“I wouldn’t be the person I am today without The Boys’ Brigade.”
I’ve been fortunate enough to enjoy a great career: Earning an MBA, an Honorary Doctorate, and five Marketer of the Year awards. But my proudest achievement is a box of my BB badges that I used to wear on my sleeve as a child.
They’re a bit tired, and the gold sheen has faded at the edges. But they are still the accolades I hold dearest. When I got those badges, it taught me how rewarding it is to achieve: Knowing when you work hard, you get something back.
Many business leaders cite early failures, hard lessons, and tough love as the reasons for being where they are today. But the BB shaped my career more than any experience in adulthood.
The Boys’ Brigade taught me so much – I learned how to camp, play music, and I even learned how to sew. I’m still the only member of my family who can do that: Whenever one of my kids’ buttons falls off, I can sort it because I’ve had that skill since I was nine years old.
That’s what makes the BB so important: It provides you with all these essential skills for life: A foundation on which to build yourself. I arrived as a boy and left as a man.
It all started when I was eight years old.
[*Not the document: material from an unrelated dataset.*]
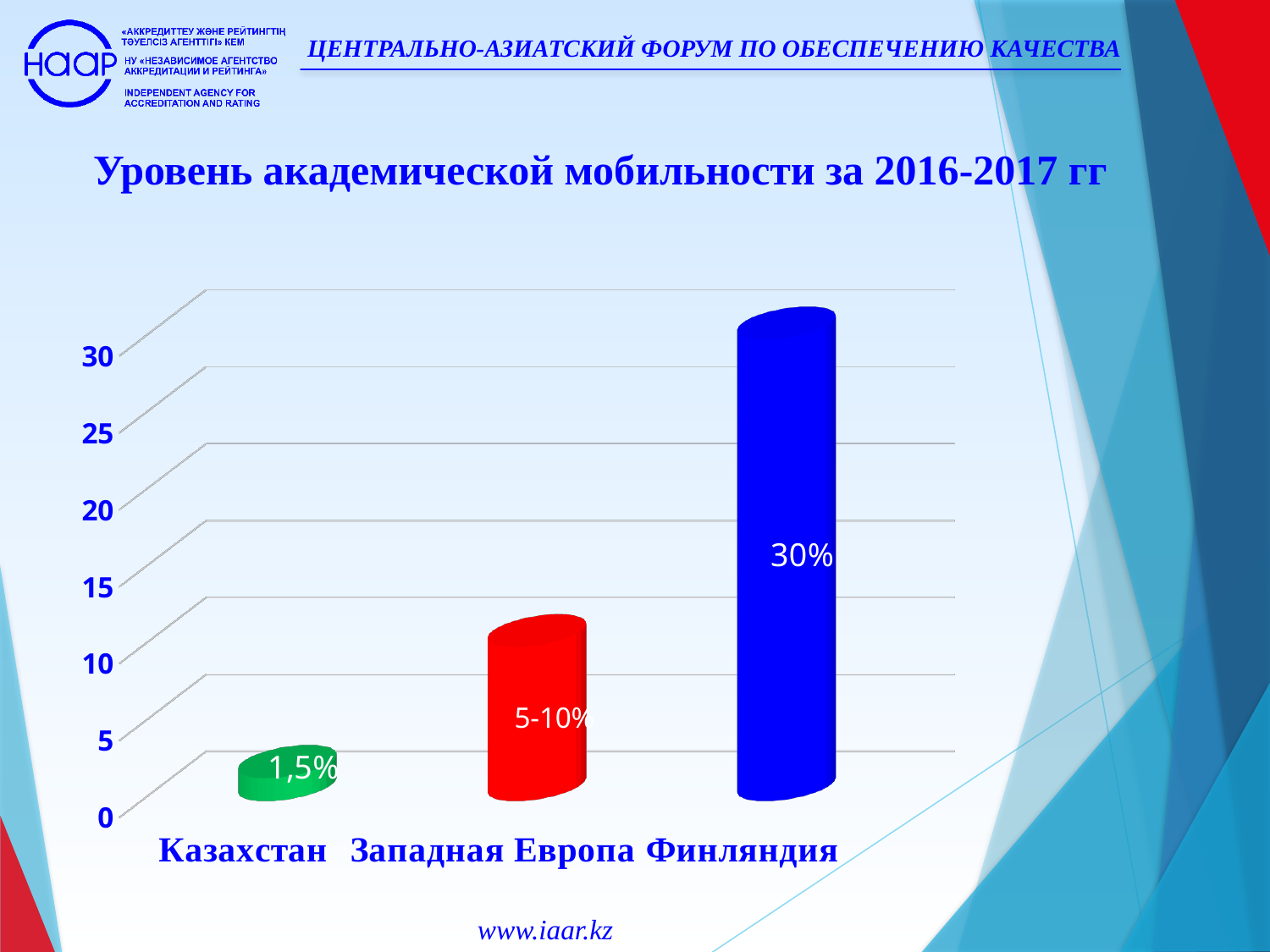
Is the value for Казахстан greater or less than 5? less Which category has the lowest value? Казахстан Which category has the highest value? Финляндия What kind of chart is shown on the slide? bar chart Is the value for Финляндия greater or less than 25? greater Do the values rise or fall from left to right along the x axis? rise How many categories are plotted in the chart? 3 What is the value shown for Финляндия? 30% What is the value shown for Казахстан? 1,5% Which is larger, the value for Финляндия or the value for Западная Европа? Финляндия What is the title of the chart? Уровень академической мобильности за 2016-2017 гг What is the value shown for Западная Европа? 5-10%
My father worked in the railway industry and was always on the move, with our family moving from Buckinghamshire to Newcastle-upon-Tyne before settling in Keynsham – a little town and civil parish located on the outskirts of Bristol.
The BB came into my life at a time when I was sort of trying to find my identity in a new town. I was a quiet introverted young person, and I found it hard moving to Bristol. I had this Geordie accent, and lots of kids my age had never met someone who sounded like that.
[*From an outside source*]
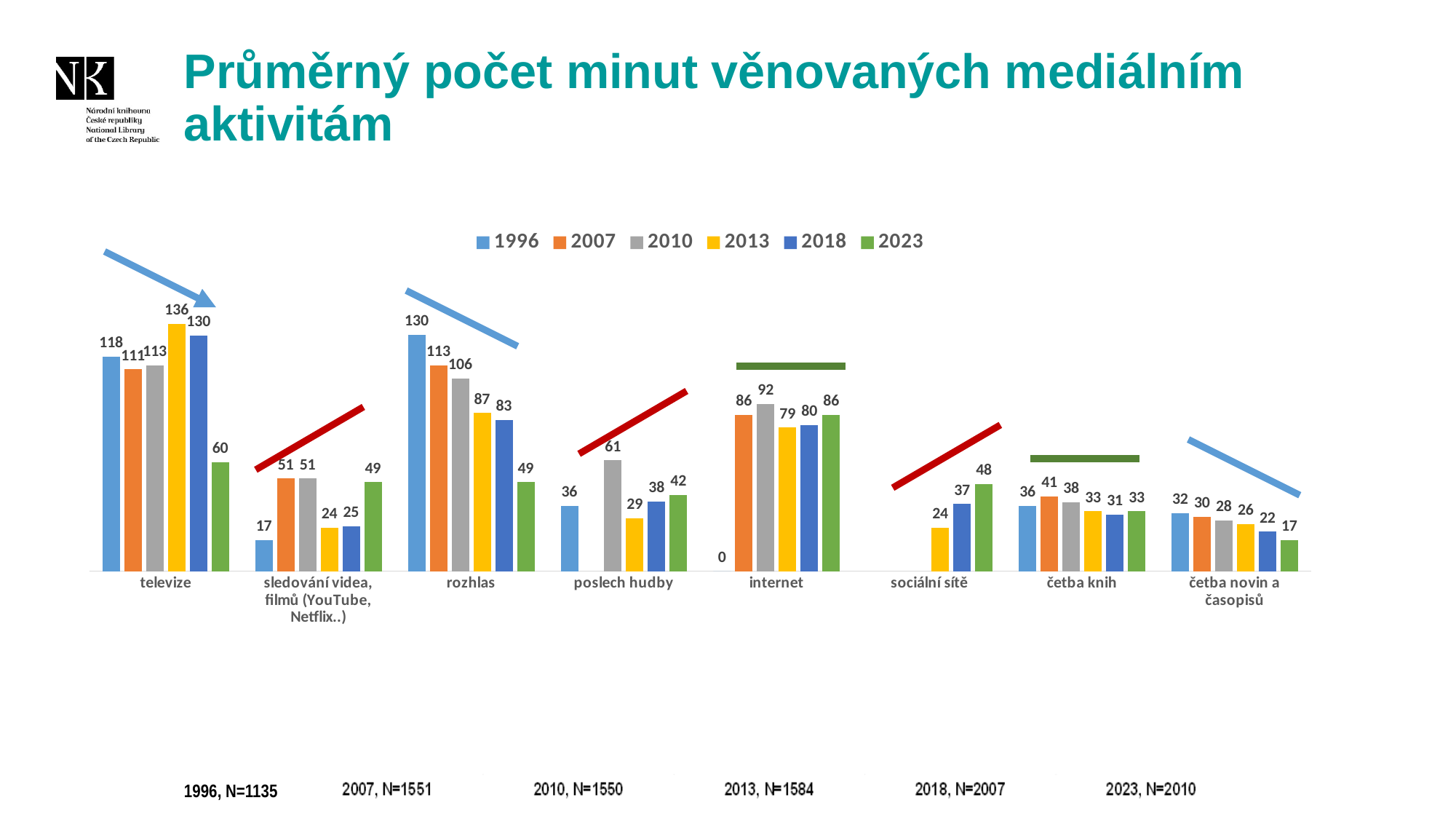
What is the difference between the 1996 and 2023 values for rozhlas? 81 How many categories are shown on the x axis? 8 Which year has the lowest value for četba novin a časopisů? 2023 What is the value for sociální sítě in 2023? 48 What is the value for internet in 2010? 92 Which year has the highest value for televize? 2013 What is the value for rozhlas in 1996? 130 How many series does the legend list? 6 What type of chart is shown on the slide? bar chart What is the value for televize in 2013? 136 Do the values for četba novin a časopisů rise or fall from 1996 to 2023? fall Which is larger for četba knih: the 2007 value or the 2018 value? 2007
I was in the midst of trying to find myself, and after joining 1st Keynsham, everything changed. I really connected with it. I spent ten years there from 1981 to 1991. There was only one brief moment during that period where I moved away and considered doing other things, but I quickly returned and was welcomed back with open arms.
Mr and Mrs Donnell ran the Keynsham Company, and they ignored the period when I was away and said: “As far as we’re concerned, you never left.” That was a really lovely moment of acceptance. The leader Mr Donnell was a real father figure to me: A really good man. He was a formative person in my life and was my role model from an early age.
Following university, I worked at marketing and retail leadership roles at big name brands including British Gas, The AA, MORE TH>N, RSA, The Post Office, Aviva and Boots.
However my first taste of business can be traced back to my time in the tuck shop at BB. Sometimes I got to run the tuck shop and sell sweets, which is a career high. It was a dream job being King of Pick & Mix. But the whole thing was just a really good experience, and it did my confidence world of good. It helped me become a leader.
By the time I left the Company, I had a whole new life ahead of me. And I was ready for it. The Boys’ Brigade prepared me for that.
Having a BB membership on your CV can actually go a long way to improving your prospects of landing a great job. The organisation lets young people stretch themselves and learn and grow and develop in a way that makes them more interesting and employable. It also teaches you to believe in yourself.
A very important part of what The Boys’ Brigade do is connect you spiritually and also to really ground you in why we’re all here. Faith was so central to that: Growing as a person, having belief, and realising that you’re not on your own in life’s journey. You’re given a sense of purpose.
I know that my life has worth and value, and I’m here to make a difference. It’s not an arrogant thing. Everyone can say that. So often in life, people don’t know what to think. They drift. But The Boys’ Brigade explained you were special, and your life has purpose and meaning. Everyone, whatever skill they’ve got, can and should make a difference.
Before I attended any leadership training course in my career, the BB me how to become a leader and a good man and a better person. It pushed me to see what I was capable of and what I could do. It gave me drive.
I’d love to know how some of my fellow members are getting on and talk about the good old days. I’d also like to hear how others benefitted from their time there regardless of which Company they were a part of.
But what I know for sure is: I wouldn’t be the person I am, doing the job I’m doing, if it hadn’t been for The Boys’ Brigade. I genuinely believe that. I am who I am today because of it.